Aligning on MVP features
Working closely with the two founders, we narrowed down the scope of the initial feature document, to ensure we could launch the product as fast as possible. This meant cutting features such as mobile support, complex inspector tools, a chain explorer, and a code playground tool. These features would be included in a 2.0 version, and prioritized based on user feedback.
RESEARCH_
I conducted competitive research and discovery interviews to better understand both the product landscape and the needs of users.
COMPETITIVE LANDSCAPE
Many similar products, like alchemy.com and tenderly.co, have complex user flows, a lot of features, and IA that felt unintuitive to a first-time user. This helped identify the need to bring our core actions directly to the dashboard, instead of burying them in modals, or individual pages.
USER GOALS & NEEDS
Through feedback from prospective users, and the company's founders, I identified actions that would be used the most; setting up an environment, editing an existing environment, and filtering/sorting through the transactions in the mempool.
UX DESIGN_

Wireframes
Creating wireframes let us quickly iterate on solutions and find solutions to different challenges. We aligned on a vertical primary nav to allow users to see all available workspace views, and navigate between projects quickly.

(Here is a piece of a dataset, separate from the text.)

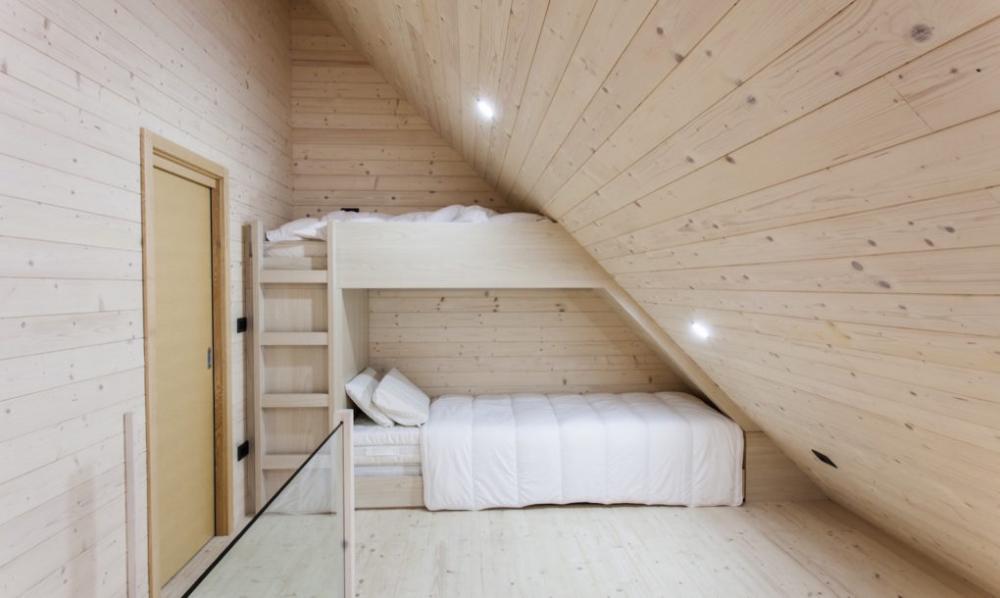 Giường ngủ được bố trí tại khu vực áp mái vừa mang lại góc riêng tư vừa tận dụng triệt để những góc cạnh của ngôi nhà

On the home dashboard view we prioritized the "current plan" card to clearly visualize the limits of a user's current plan, and communicate the value in upgrading.

BRANDING_
Round 1
My initial logo explorations focused combining the name Elara, one of Jupiter’s moon, with the concepts of structure, progress, and forward-thinking. Initial feedback on this design was that it was too “boxy and blocky”, and “looked like a ninja-star”.
Round 2
For the second round I borrowed elements from the greek name and alphabet to bring more character to the typography, and created a more abstract, mature, welcoming, and scalable logomark using interlinking shapes.
SOLUTION_
The final UX direction balanced the business needs by highlighting premium services and upsell opportunities, with the user needs by providing helpful statistics, at-a-glance information, and reducing interaction costs for common actions.
The final deliverables, all contained in a single Figma file, contained pixel-perfect UI for each screen and modal, a set of common re-used components, and a branding package that included an SVG logo, color tokens, and typography styles.